» Work request 1
Condense the paragraph of the game theory text that begins "Game theory is a field of research" into a shorter version that keeps its main facts.

Talking about Games

Game theory is a field of research that is quite prominent in Economics but rather unpopular in other scientific disciplines. However, the concepts used in game theory can be of interest to a wider audience, including data scientists, statisticians, computer scientists or psychologists, to name just a few. This article is the opener to a four-chapter tutorial series on the fundamentals of game theory, so stay tuned for the upcoming articles. 

In this article, I will explain the kinds of problems Game Theory deals with and introduce the main terms and concepts used to describe a game. We will see some examples of games that are typically analysed within game theory and lay the foundation for deeper insights into the capabilities of game theory in the later chapters. But before we go into the details, I want to introduce you to some applications of game theory, that show the multitude of areas game-theoretic concepts can be applied to. 

Applications of game theory

Even french fries can be an application of game theory. Photo by engin akyurt on Unsplash

Does it make sense to vote for a small party in an election if this party may not have a chance to win anyway? Is it worth starting a price war with your competitor who offers the same goods as you? Do you gain anything if you reduce your catch rate of overfished areas if your competitors simply carry on as before? Should you take out insurance if you believe that the government will pay for the reconstruction after the next hurricane anyway? And how should you behave in the next auction where you are about to bid on your favourite Picasso painting?

Records from a collection
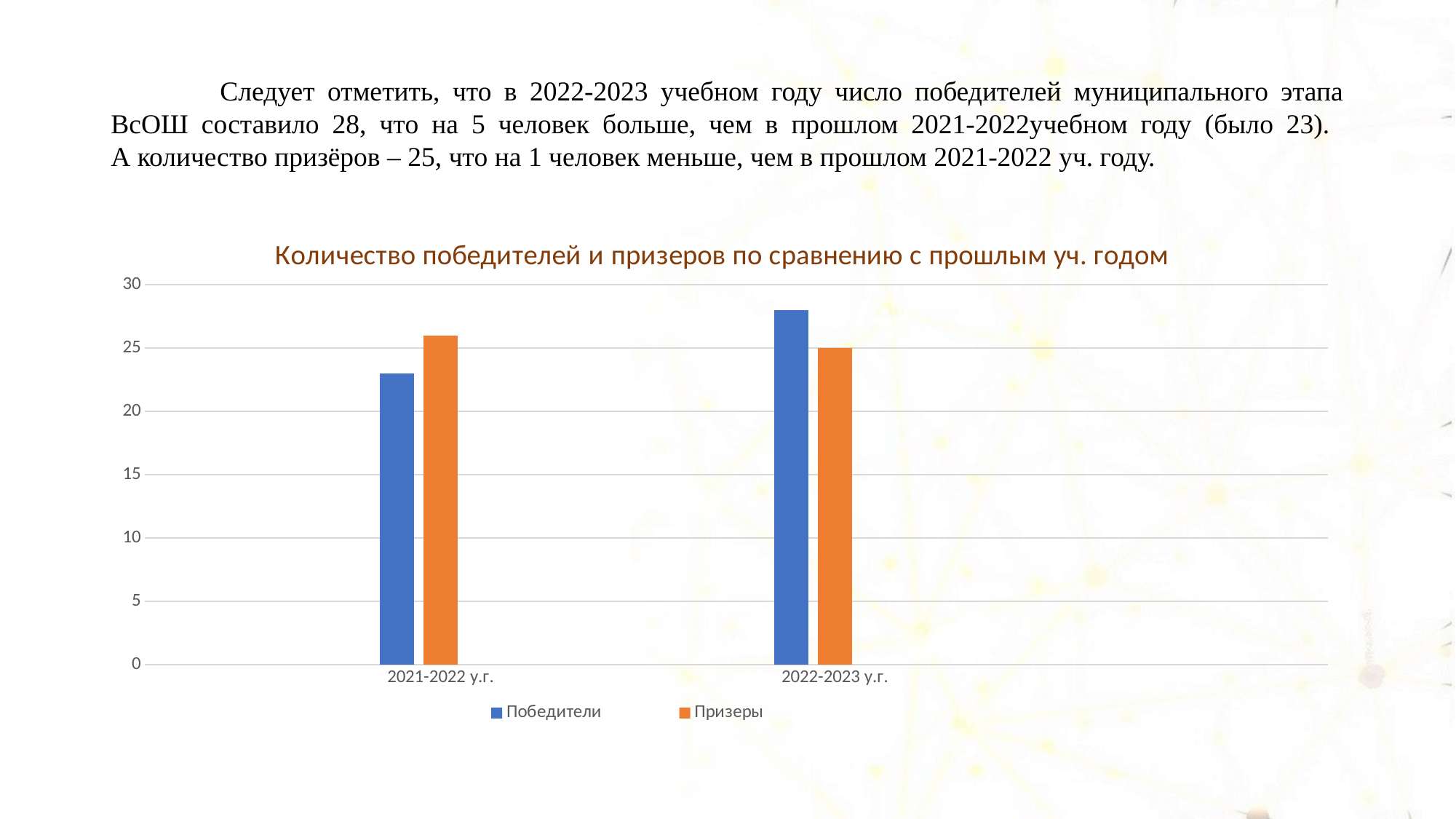
Is the value for Призеры in 2021-2022 у.г. greater or less than 20? greater How many series does the chart legend list? 2 By how much did the number of Победители increase from 2021-2022 у.г. to 2022-2023 у.г.? 5 Which bar is the highest in the chart? Победители, 2022-2023 у.г. What is the title of the chart? Количество победителей и призеров по сравнению с прошлым уч. годом In 2021-2022 у.г., which is larger: Победители or Призеры? Призеры What is the value for Победители in 2021-2022 у.г.? 23 What type of chart is shown on the slide? bar chart How many categories (academic years) are shown on the x axis? 2 What is the value for Победители in 2022-2023 у.г.? 28 What is the value for Призеры in 2022-2023 у.г.? 25 Which bar is the lowest in the chart? Победители, 2021-2022 у.г.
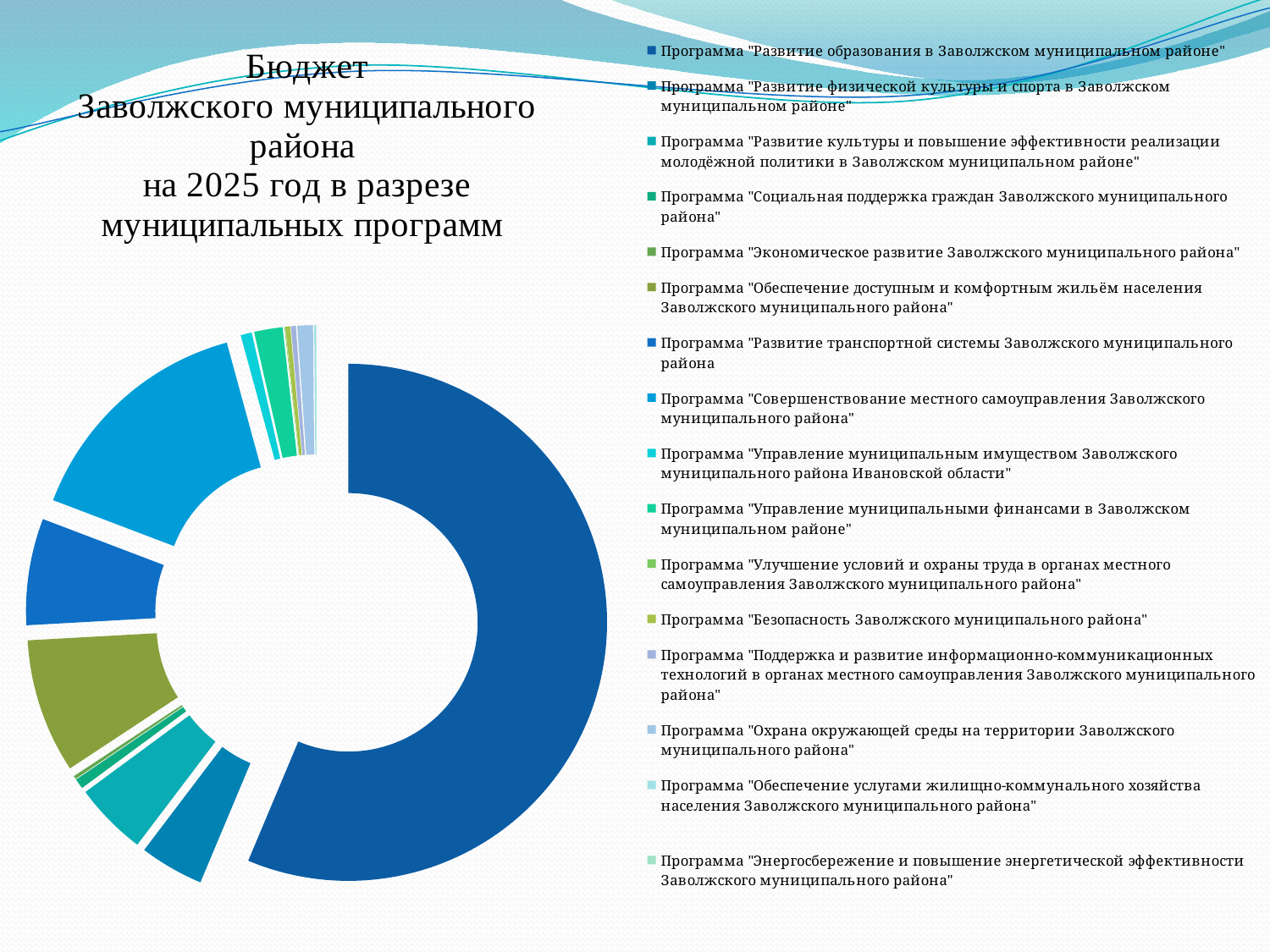
Which program has the largest slice in the chart? Программа "Развитие образования в Заволжском муниципальном районе" Which program is listed first in the chart legend? Программа "Развитие образования в Заволжском муниципальном районе" How many programs are listed in the chart legend? 16 What is the title of the slide with the chart? Бюджет Заволжского муниципального района на 2025 год в разрезе муниципальных программ Which year does the budget chart refer to? 2025 What kind of chart is shown on the slide? Doughnut (pie) chart Which is larger: the slice for "Развитие образования в Заволжском муниципальном районе" or the slice for "Энергосбережение и повышение энергетической эффективности Заволжского муниципального района"? Развитие образования в Заволжском муниципальном районе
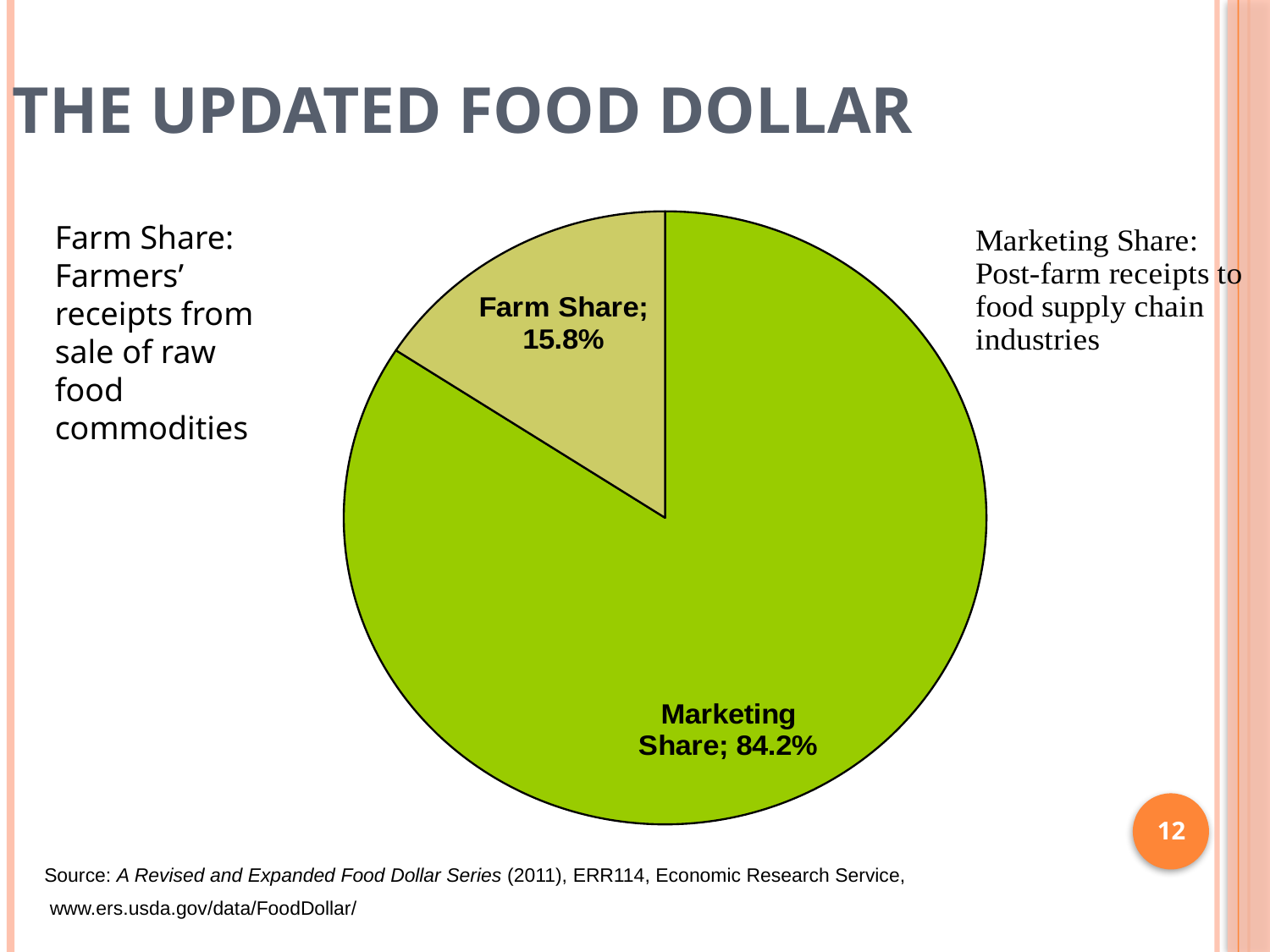
What is the title of the slide containing the pie chart? THE UPDATED FOOD DOLLAR What share of the pie does the Farm Share slice represent? 15.8% Which is larger, Farm Share or Marketing Share? Marketing Share How many slices does the pie chart have? 2 Which slice of the pie is the smallest? Farm Share What is the difference between the Marketing Share and the Farm Share? 68.4% Which slice of the pie is the largest? Marketing Share What colour is the Marketing Share slice? green What kind of chart is shown on the slide? pie chart What is the value shown for Farm Share? 15.8% What is the value shown for Marketing Share? 84.2%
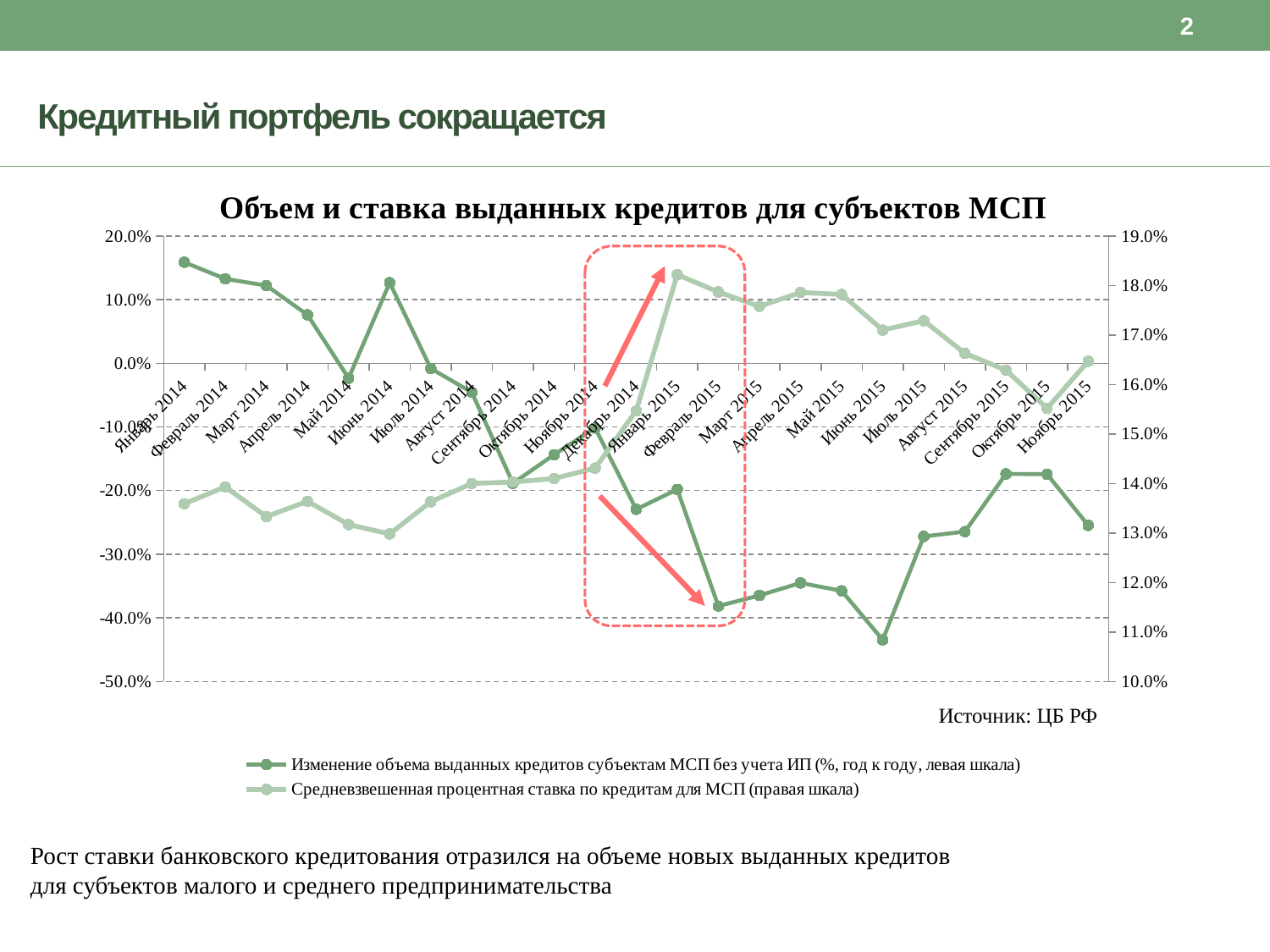
What is the title of the chart? Объем и ставка выданных кредитов для субъектов МСП Is the weighted average interest rate for Январь 2015 greater or less than 17.0%? greater What kind of chart is shown on the slide? Line chart Is the change in volume of loans issued for Июнь 2015 greater or less than -40.0%? less How many months are plotted along the x axis? 23 In which month is the weighted average interest rate (right scale) lowest? Июнь 2014 Is the change in volume of loans issued for Январь 2014 greater or less than 10.0%? greater How many series does the legend list? 2 Which month has the larger change in volume of loans issued: Январь 2014 or Февраль 2014? Январь 2014 In which month is the change in volume of loans issued to SMEs (left scale) highest? Январь 2014 In which month is the change in volume of loans issued to SMEs (left scale) lowest? Июнь 2015 In which month is the weighted average interest rate (right scale) highest? Январь 2015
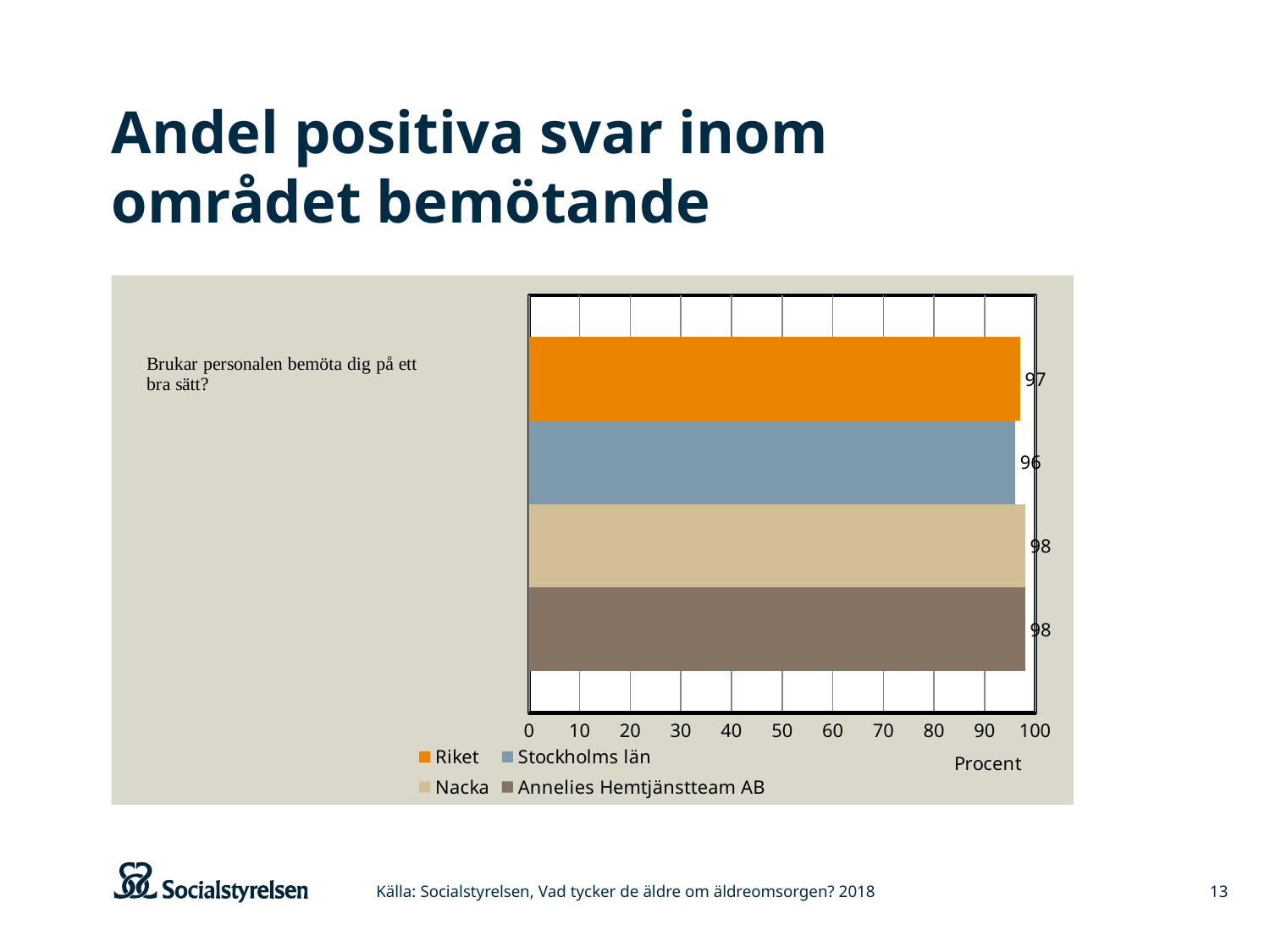
What is the value for Riket in the chart? 97 What is the difference between the values for Riket and Stockholms län? 1 What is the value for Annelies Hemtjänstteam AB in the chart? 98 How many series does the legend list? 4 Which is larger, the value for Riket or the value for Stockholms län? Riket What kind of chart is shown on the slide? Bar chart What is the value for Nacka in the chart? 98 What is the value for Stockholms län in the chart? 96 Is the value for Stockholms län greater or less than 90? greater Which series has the lowest value in the chart? Stockholms län What is the difference between the values for Nacka and Stockholms län? 2 What is the label of the x axis of the chart? Procent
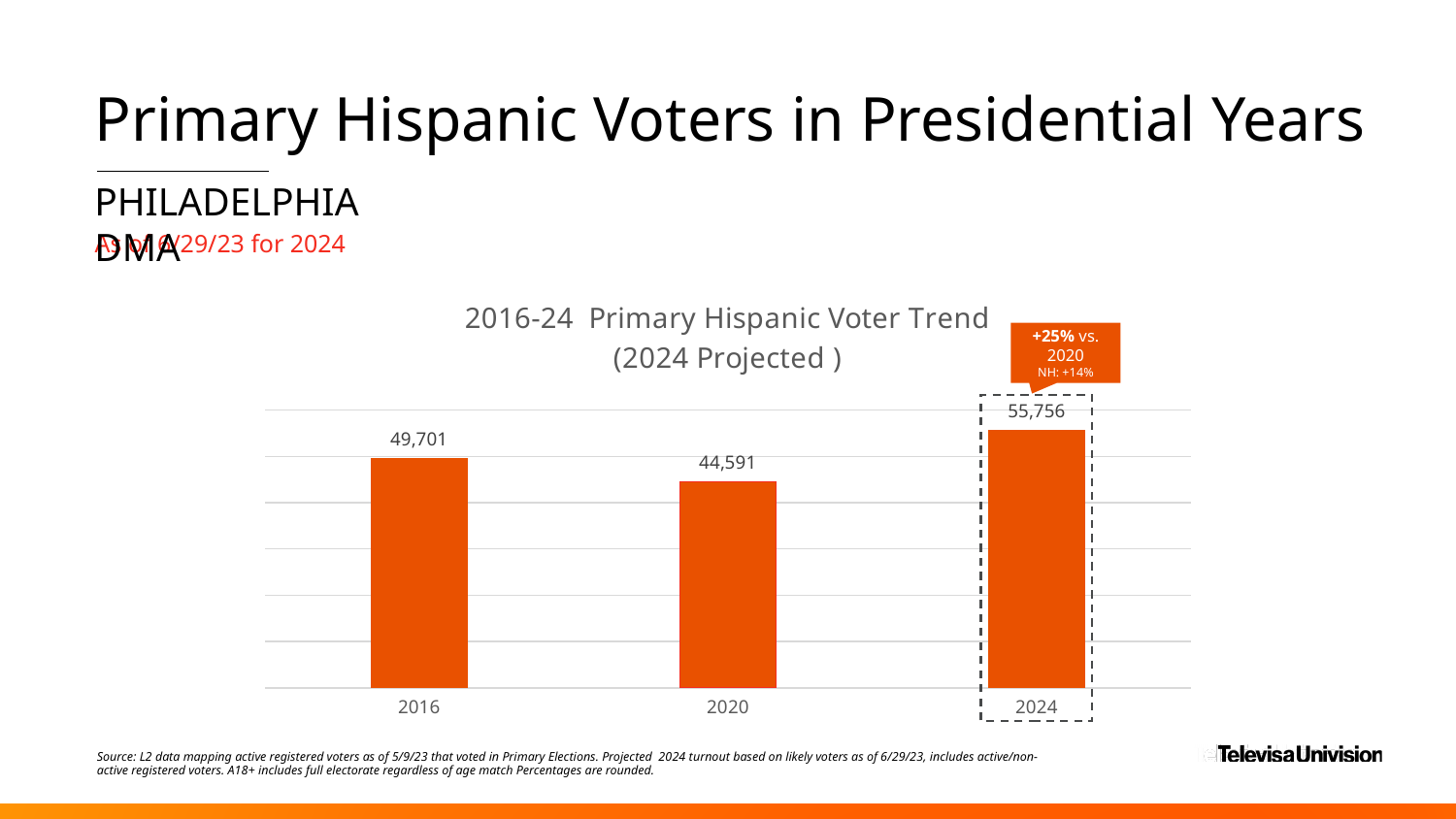
According to the callout on the 2016-24 Primary Hispanic Voter Trend chart, what is the percentage change for 2024 vs. 2020? +25% What is the value for 2016 in the 2016-24 Primary Hispanic Voter Trend chart? 49,701 What is the difference between the 2016 and 2020 values in the 2016-24 Primary Hispanic Voter Trend chart? 5,110 What kind of chart is the 2016-24 Primary Hispanic Voter Trend chart? Bar chart How many years are shown on the x axis of the 2016-24 Primary Hispanic Voter Trend chart? 3 What is the value for 2020 in the 2016-24 Primary Hispanic Voter Trend chart? 44,591 Which year has the lowest value in the 2016-24 Primary Hispanic Voter Trend chart? 2020 Which year's bar is outlined with a dashed box in the 2016-24 Primary Hispanic Voter Trend chart? 2024 What is the projected value for 2024 in the 2016-24 Primary Hispanic Voter Trend chart? 55,756 What is the difference between the 2024 and 2020 values in the 2016-24 Primary Hispanic Voter Trend chart? 11,165 Which year has the highest value in the 2016-24 Primary Hispanic Voter Trend chart? 2024 Which is larger in the 2016-24 Primary Hispanic Voter Trend chart, the value for 2016 or the value for 2020? 2016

» Work request 2
Write out the rows from the beginning through the line with "Which program has", switching every "chart legend" to "key" and changing nothing else. Omit the pictures.

» Written reply 1
Game theory is prominent in Economics but unpopular in other scientific disciplines. Its concepts can still interest a wider audience, such as data scientists, statisticians, computer scientists, and psychologists. This article opens a four-chapter tutorial series on the fundamentals of game theory.

» Written reply 2
Is the value for Призеры in 2021-2022 у.г. greater or less than 20? greater How many series does the key list? 2 By how much did the number of Победители increase from 2021-2022 у.г. to 2022-2023 у.г.? 5 Which bar is the highest in the chart? Победители, 2022-2023 у.г. What is the title of the chart? Количество победителей и призеров по сравнению с прошлым уч. годом In 2021-2022 у.г., which is larger: Победители or Призеры? Призеры What is the value for Победители in 2021-2022 у.г.? 23 What type of chart is shown on the slide? bar chart How many categories (academic years) are shown on the x axis? 2 What is the value for Победители in 2022-2023 у.г.? 28 What is the value for Призеры in 2022-2023 у.г.? 25 Which bar is the lowest in the chart? Победители, 2021-2022 у.г.
Which program has the largest slice in the chart? Программа "Развитие образования в Заволжском муниципальном районе" Which program is listed first in the key? Программа "Развитие образования в Заволжском муниципальном районе" How many programs are listed in the key? 16 What is the title of the slide with the chart? Бюджет Заволжского муниципального района на 2025 год в разрезе муниципальных программ Which year does the budget chart refer to? 2025 What kind of chart is shown on the slide? Doughnut (pie) chart Which is larger: the slice for "Развитие образования в Заволжском муниципальном районе" or the slice for "Энергосбережение и повышение энергетической эффективности Заволжского муниципального района"? Развитие образования в Заволжском муниципальном районе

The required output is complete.